Equations \ref{8.74} and \ref{8.76}, imply that the tension \(T_{o}\) diverges to infinity when \(y\rightarrow L\). Calkin and March measured the \(y\) dependence of the chain tension at the support for the folded chain and observed the predicted \(y\) dependence. The maximum tension was \(\simeq\) \(25Mg,\) which is consistent with that predicted using Equation \ref{8.77} after taking into account the finite size and mass of individual links in the chain. This result is very different from that obtained using the erroneous assumption that the right arm falls with the free-fall acceleration \(g\), which implies a maximum tension \(T_{0}=\) \(2Mg\). Thus the free-fall assumption disagrees with the experimental results, in addition to violating energy conservation and the tenets of Lagrangian and Hamiltonian mechanics. That is, the experimental result demonstrates unambiguously that the energy conservation predictions apply in contradiction with the erroneous free-fall assumption.

The unusual feature of variable mass problems, such as the folded chain problem, is that the rate of change of momentum in Equation \ref{8.76} includes two contributions to the force and rate of change of momentum, that is, it includes both the acceleration term \(m_{R}\ddot{y}\) plus the variable mass term \(\dot{m}_{R}\dot{y}\) that accounts for the transfer of matter at the intersection of the moving and stationary partitions of the chain. At the transition point of the chain, moving links are transferred from the moving section and are added to the stationary subsection. Since this moving section is falling downwards, and the stationary section is stationary, then the transferred momentum is in a downward direction corresponding to an increased effective downward force. Thus the measured acceleration of the moving arm actually is faster than \(g\). A related phenomenon is the loud cracking sound heard when cracking a whip.

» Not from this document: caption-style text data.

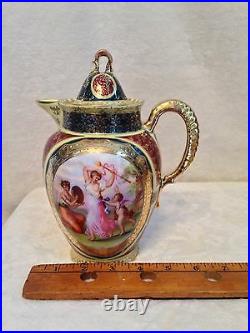 Antique 19th Century ROYAL VIENNA Austria Beehive CHOCOLATE TEA POT 8 Tall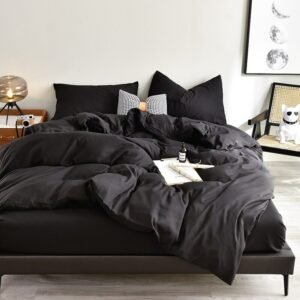 Black White Solid Color Soft Breathable Brushed Microfiber Duvet Cover with Zipper& Corner Ties Bed Sheet Pillow shams 1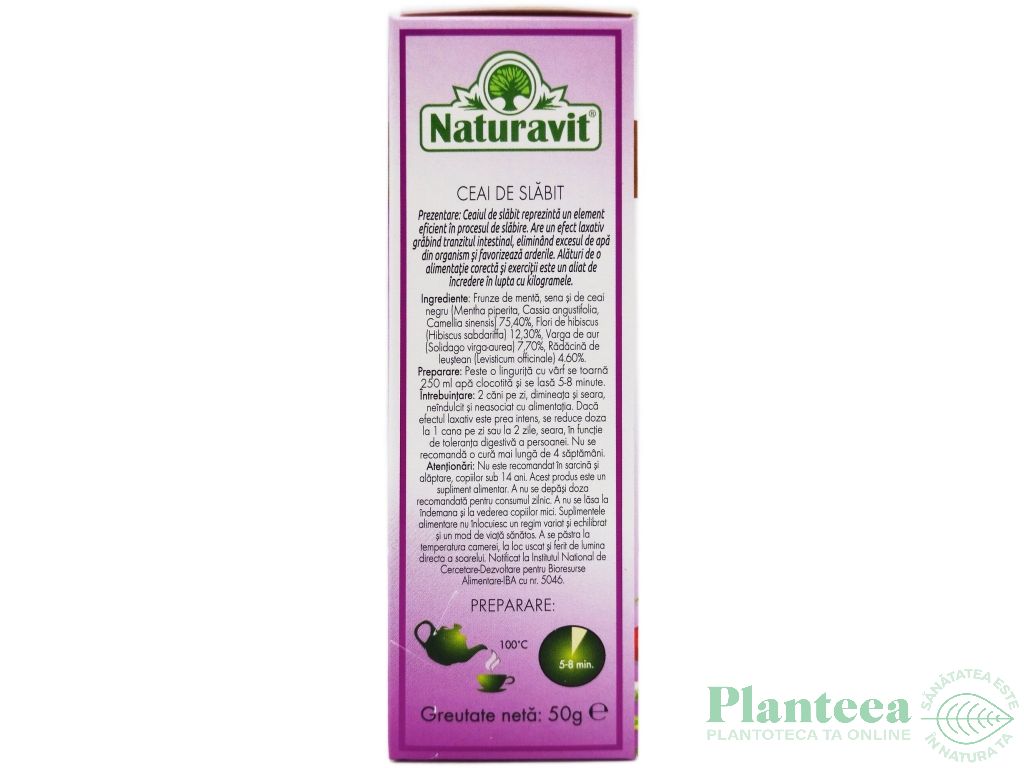 Set Ceai slabit cu leustean 5x50g - NATURAVIT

Example \(\PageIndex{2}\): Falling chain

The "falling chain", scenario assumes that one end of the chain is hanging down through a hole in a frictionless, smooth, rigid, horizontal table, with the stationary partition of the chain lying on the frictionless table surrounding the hole. The falling section of this chain is being pulled out of the stationary pile by the hanging partition. The analysis for the problem of the falling chain behaves differently from the folded chain. For the "falling- chain" let \(y\) be the falling distance of the lower end of the chain measured with respect to the table top. The Lagrangian and Hamiltonian are given by \[\begin{aligned} \mathcal{L}(y,\dot{y}) &=&\frac{\mu }{2}y\dot{y}^{2}+\mu g\frac{y^{2}}{2} \\ p_{y} &=&\frac{\partial \mathcal{L}}{\partial \dot{y}}=\mu y\dot{y} \\ H &=&\frac{p_{y}^{2}}{2\mu y}-\frac{\mu gy^{2}}{2}=E\end{aligned}\]

The Lagrangian and Hamiltonian are not explicitly time dependent, and the Hamiltonian equals the initial total energy, \(E_{0}\). Thus energy conservation can be used to give that

\[E=\frac{1}{2}\mu y(\dot{y}^{2}-gy)=E_{0}\]

Lagrange’s equation of motion gives \[\dot{p}_{y}=m_{y}\ddot{y}+\dot{m}_{y}\dot{y}=m_{y}g+\frac{1}{2}\mu \dot{y} ^{2}=Mg-T_{0}\]

The important difference between the folded chain and falling chain is that the moving component of the falling chain is gaining mass with time rather than losing mass. Also the tension in the chain \(T_{0}\) reduces the acceleration of the falling chain making it less than the free-fall value \(g\). This is in contrast to that for the folded chain system where the acceleration exceeds \(g\).

The above discussion shows that Lagrangian and Hamiltonian can be applied to variable-mass systems if both the donor and receptor degrees of freedom are included to ensure that the total mass is conserved.

^{1}Discussions with Professor Frank Wolfs stimulated inclusion of these two examples of moving chains.